Selected excerpt:
%%

The feedback gathered after the latest AR Club meeting in London is interesting. It shows a growing dissatisfaction with the Gartner/Borg commercial practices, value for money and processes. Long gone are the days where most parts of the marketplace were "balanced" thanks to the META techno-utopians and where vendors could implement effective "dual-vendor" policies.
So it seems like the Borg is trying to sweat as much as possible from the resources they refer to as human by increasing analysts' billable time in several ways:
- There's been ample discussion, including with the only Borg analyst who should be credited for having the guts to come and discuss on this blog, about the Vendor Police trying to limit briefings to 30 minutes. Some vendors mentioned that Gartner is trying to force clients to use inquiry time for briefings. By decellerating and obstructing the effectiveness of the briefing booking process, vendors who can afford it simply book lots of advisory calls to take the place of the one briefing they and the analyst would have prefered. Furthermore, Gartner now bullies clients to buy an advisory user seat for EVERY participant who wants to speak. This might be great for meeting sales quotes, but it wastes the analysts' time and frustrates our spokespeople.
- Of course, some suspect the Borg want to monitor useage and divert inquiries to less busy analysts. Forcing briefings to be booked as advisory sessions increases all the usage ratios. It's even better if analysts who don't know very much are used: then one inquiry turns into three or four. That's a massive waste of everyone's time, but it makes all the rations looks great (apart from next year's renewal figure).
- Others have commented that the vendor briefing process is painful and is slowing down, not only for having to go through the Vendor Police (and having to fill in a form even if an analyst has informally pencilled in an appointment) but also being told in some cases that "the analysts were not available". We suspect that the system diverts requests from busier analysts to slacker analysts, regardless of their relevance. Therefore briefing requests either get declined or are accepted by analysts who want to look busy.
- The policy seems to be increasingly endorsed and enforced by sales teams.
- It seems that Gartner is also trying to discourage the use of SAS days for speaking engagements with tactics such as charging for travel time or bundling-in hyperinflated expenses, in addition to having dramatically increased the price. This of course prompts the question of value for money: how many more attendees can a vendor achieve by putting Gartner (or IDC, Forrester, Yankee...) on the speakers list? Will the choice of analysts affect the conversion rates?
- The expenses figure added on by Gartner really irritates us. It's a random variable that cannot be backed up. If Gartner was an accounting firm, a method like this would have Gene's perp walk on the front page of the Journal.
- The logic is of course to squeeze the lemon by boosting analyst utilisation rates (Gene Hall used the words "increase leverage").

%%

Tasks to carry out:
**a)** In the post about Gartner's commercial practices, shorten the paragraph that begins "Others have commented that the vendor briefing process" while keeping its main facts.
**b)** According to the post about Gartner's commercial practices, why do vendors who can afford it book lots of advisory calls?
**c)** Extend the post about Gartner's commercial practices, picking up from its final sentence.

Record excerpts:
%%

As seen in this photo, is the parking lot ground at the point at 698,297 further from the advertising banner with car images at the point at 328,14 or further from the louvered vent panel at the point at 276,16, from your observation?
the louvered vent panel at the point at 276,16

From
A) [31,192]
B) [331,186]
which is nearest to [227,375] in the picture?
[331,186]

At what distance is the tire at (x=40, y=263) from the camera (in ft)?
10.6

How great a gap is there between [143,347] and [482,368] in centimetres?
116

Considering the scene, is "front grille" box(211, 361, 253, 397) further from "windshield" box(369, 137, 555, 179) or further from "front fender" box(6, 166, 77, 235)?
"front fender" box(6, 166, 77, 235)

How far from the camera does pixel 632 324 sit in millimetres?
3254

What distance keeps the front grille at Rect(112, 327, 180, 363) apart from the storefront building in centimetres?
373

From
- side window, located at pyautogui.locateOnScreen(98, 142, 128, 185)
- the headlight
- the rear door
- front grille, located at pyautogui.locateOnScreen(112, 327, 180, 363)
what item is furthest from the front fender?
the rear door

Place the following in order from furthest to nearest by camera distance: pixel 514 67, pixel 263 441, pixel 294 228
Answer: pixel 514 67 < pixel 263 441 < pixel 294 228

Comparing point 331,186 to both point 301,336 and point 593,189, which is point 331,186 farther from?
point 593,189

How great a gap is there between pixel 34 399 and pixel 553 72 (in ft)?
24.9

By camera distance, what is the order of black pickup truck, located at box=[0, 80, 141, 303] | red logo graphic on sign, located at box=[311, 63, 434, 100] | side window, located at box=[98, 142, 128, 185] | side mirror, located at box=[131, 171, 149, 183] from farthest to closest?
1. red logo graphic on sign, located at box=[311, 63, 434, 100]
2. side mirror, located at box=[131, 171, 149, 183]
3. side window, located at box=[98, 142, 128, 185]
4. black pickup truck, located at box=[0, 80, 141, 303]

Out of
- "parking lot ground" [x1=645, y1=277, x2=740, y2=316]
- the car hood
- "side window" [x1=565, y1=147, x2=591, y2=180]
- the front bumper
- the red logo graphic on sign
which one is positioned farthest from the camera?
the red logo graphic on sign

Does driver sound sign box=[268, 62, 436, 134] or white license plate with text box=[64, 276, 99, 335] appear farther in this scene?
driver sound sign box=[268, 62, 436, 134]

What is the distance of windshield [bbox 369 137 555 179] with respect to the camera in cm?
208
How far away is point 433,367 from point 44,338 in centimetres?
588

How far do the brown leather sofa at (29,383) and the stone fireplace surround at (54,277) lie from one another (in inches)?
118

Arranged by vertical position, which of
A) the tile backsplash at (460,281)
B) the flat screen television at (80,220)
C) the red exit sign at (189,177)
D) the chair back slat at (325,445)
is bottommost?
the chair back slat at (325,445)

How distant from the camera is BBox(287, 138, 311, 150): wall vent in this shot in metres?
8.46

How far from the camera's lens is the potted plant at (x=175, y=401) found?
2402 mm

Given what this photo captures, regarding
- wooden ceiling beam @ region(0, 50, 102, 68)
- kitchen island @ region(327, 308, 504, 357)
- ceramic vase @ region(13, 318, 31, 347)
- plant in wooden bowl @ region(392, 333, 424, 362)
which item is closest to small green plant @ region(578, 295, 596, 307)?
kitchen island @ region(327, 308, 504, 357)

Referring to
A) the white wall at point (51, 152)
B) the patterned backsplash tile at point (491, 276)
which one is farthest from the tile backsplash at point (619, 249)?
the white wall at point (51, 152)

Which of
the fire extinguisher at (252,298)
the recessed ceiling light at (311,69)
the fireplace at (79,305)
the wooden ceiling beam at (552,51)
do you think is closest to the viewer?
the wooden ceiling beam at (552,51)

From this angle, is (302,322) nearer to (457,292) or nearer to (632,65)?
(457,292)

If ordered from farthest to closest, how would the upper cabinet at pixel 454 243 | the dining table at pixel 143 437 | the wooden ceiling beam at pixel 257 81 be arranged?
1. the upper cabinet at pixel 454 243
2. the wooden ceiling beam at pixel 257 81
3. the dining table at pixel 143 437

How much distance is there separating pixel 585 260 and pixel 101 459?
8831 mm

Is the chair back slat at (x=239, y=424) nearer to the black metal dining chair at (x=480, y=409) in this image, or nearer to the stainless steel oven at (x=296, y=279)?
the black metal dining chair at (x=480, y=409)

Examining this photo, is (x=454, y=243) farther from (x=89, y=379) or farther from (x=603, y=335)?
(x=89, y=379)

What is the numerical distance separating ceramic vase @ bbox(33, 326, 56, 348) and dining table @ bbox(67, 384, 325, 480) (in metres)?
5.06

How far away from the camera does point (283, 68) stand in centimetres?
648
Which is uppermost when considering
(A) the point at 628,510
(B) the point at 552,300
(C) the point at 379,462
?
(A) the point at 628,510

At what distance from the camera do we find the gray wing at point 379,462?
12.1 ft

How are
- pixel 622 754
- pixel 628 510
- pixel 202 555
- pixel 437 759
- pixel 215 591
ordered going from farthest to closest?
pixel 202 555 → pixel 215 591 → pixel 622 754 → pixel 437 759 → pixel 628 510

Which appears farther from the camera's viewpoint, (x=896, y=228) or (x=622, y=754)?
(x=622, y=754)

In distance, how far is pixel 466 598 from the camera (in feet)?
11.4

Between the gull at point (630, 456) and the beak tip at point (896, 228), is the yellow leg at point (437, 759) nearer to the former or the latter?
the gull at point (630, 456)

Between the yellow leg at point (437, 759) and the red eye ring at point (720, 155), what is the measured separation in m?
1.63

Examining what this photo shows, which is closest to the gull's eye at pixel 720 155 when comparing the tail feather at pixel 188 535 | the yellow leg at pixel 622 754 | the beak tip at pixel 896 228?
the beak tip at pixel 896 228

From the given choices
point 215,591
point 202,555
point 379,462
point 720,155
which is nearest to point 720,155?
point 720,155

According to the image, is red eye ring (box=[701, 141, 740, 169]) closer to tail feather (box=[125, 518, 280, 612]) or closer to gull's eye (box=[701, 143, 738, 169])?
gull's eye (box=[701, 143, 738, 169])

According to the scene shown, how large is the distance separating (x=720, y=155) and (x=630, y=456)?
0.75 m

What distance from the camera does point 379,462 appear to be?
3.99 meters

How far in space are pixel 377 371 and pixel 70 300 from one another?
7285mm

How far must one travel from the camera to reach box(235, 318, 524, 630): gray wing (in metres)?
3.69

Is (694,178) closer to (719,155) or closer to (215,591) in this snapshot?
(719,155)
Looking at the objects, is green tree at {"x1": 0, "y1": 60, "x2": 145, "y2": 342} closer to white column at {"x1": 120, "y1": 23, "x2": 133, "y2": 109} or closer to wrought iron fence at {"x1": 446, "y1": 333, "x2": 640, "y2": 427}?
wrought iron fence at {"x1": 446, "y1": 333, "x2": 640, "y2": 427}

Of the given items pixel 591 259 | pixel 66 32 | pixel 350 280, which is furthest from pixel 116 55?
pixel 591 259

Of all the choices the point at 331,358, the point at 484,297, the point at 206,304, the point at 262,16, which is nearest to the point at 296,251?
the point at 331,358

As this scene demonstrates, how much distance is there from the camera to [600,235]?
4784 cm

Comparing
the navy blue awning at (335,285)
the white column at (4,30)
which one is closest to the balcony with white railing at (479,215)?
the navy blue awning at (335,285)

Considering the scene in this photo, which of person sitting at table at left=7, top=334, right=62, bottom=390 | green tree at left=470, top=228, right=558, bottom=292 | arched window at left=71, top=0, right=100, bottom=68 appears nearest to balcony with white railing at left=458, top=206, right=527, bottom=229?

%%

Response list:
**a)** Vendors report that the briefing process is painful and slowing down. They must go through the Vendor Police and fill in a form even when an analyst has informally pencilled in an appointment, and some are told the analysts are not available. The author suspects the system shifts requests from busier analysts to slacker ones regardless of relevance, so briefing requests are either declined or accepted by analysts who want to look busy.

**b)** Gartner slows down and obstructs the briefing booking process. Vendors who can afford it therefore book many advisory calls in place of the one briefing that they and the analyst would have preferred.

**c)**
- Gartner however have reportedly capped spending to 3% per vendor (which at the present going rate represents a nice $30 million, leaving plenty of progression margin for their largest accounts) and restricted the products offered to vendors (no white papers for instance -with possible exceptions in far flung geographies though?).
ARmadgeddon recommendations: with the Gartner Borg having as much as 40-50% market share, the RAS marketplace is now heavily concentrated. Vendors should strive to balance their RAS portfolio. Unfortunately, other global players such as IDC or Forrester are a far cry under Gartner for product breadth and brand recognition while regional players such as Ovum still fail to achieve the brand recognition they deserver because of poor marketing. Gartner is also hard to match when it comes to user reach and influence. On the events side, the picture is more contrasted, as the Symposia are certainly the largest but maybe not the most relevant/insightful and certainly not the best ROI. Research quality is more subjective (or maybe not?)
Vendors should therefore have a multi-sourcing policy and use the Borg in conjunction with independent analysts on a case by case basis. They should also look at developping other influencers (such as bloggers, academia, etc...)
Links:
- This We'll Defend
- Gartner Sales policing vendor interactions with analysts
- Is Gartner subtly going pay-to-play for briefings?
- Are the Gartner analysts stretched too thin?
- Borg softens 30 minutes rule
- Borg imposes 30 minutes briefing limit
- Deal Architect on changing the influence game
- Should AR run Influencer Relations?
3 comments:
Do you really think that "IDC or Forrester are a far cry under Gartner for quality"? Mixed metaphors aside, the tendency to produce megamistakes is very similar from firm to firm. Look at this post, for example look at http://analystrelations.blogspot.com/2006/02/no-alternative-to-megamistakes.html
Thanks Duncan, updated post.
Thanks Vinnie, updated post as well with your excellent remark (as usual)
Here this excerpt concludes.